O elenco, formado todo de neo-zelandeses, está primoroso. A menina Keisha Castle-Hughes, que nunca havia atuado antes, tornou-se, aos 13 anos, a mais jovem indicada ao Oscar de Melhor Atriz, na história da premiação. Curioso é que, nos testes para obter o papel principal, a garota disse, aos produtores, que sabia nadar. Porém, já durante as filmagens, Keisha revelou que mentira nos testes, e, que não sabia nadar. Para substituí-la, nas cenas, foi, então, usada uma dublê de corpo.

A edição em DVD, para ser melhor, poderia ter a imagem original, ao invés da famigerada tela cheia. Mas, ao menos, o áudio veio em Dolby Digital 5.1 (inglês) e 2.0 (português). Como extras, Trailer de cinema, Making-of legendado, e, com 27 minutos de duração, Notas de Produção, Notas do Elenco e Diretor, Comentários, Outros Títulos, Galeria de Fotos, Cenas Excluídas. Nestas, é que podemos ver a beleza do formato original, que foi, literalmente, amputado, para caber no formato tela cheia.
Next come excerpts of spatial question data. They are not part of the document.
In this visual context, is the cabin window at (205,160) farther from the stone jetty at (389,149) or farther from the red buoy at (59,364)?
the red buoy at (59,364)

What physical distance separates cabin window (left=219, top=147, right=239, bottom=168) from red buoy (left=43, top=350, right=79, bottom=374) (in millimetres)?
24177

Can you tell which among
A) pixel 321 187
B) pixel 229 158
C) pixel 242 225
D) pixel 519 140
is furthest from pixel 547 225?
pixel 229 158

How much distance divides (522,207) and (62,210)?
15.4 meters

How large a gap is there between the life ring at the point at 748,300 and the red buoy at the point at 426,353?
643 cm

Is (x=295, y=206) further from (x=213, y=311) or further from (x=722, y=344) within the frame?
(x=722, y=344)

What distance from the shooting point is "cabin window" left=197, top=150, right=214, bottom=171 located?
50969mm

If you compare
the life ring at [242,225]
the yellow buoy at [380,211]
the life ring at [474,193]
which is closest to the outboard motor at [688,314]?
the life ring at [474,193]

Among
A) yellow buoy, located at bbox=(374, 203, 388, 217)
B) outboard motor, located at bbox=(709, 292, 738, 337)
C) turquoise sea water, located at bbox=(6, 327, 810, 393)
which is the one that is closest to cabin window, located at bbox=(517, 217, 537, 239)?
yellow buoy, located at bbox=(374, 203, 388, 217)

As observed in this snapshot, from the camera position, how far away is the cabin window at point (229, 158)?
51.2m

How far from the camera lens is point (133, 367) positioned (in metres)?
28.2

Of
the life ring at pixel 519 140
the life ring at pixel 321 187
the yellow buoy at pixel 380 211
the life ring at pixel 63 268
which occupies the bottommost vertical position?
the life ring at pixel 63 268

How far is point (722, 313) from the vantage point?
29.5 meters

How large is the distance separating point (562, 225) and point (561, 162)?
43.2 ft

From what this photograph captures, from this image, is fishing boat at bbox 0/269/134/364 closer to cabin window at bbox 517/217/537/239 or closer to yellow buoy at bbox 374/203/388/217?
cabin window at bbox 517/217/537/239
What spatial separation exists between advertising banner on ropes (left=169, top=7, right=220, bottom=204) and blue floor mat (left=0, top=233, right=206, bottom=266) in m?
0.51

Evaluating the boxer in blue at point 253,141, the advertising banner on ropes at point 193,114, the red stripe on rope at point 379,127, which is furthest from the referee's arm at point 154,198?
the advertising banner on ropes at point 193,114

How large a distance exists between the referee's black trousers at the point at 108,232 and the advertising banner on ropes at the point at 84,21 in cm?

“Encantadora de Baleias” é um belo filme, que levanta questionamentos interessantes, sobre as responsabilidades de cada um, na preservação de seu povo, e, da sua cultura. Mais do que uma exótica história nos Mares do Sul, o que temos aqui é uma lição sobre os verdadeiros valores, e, dos sacrifícios necessários, para preserva-los.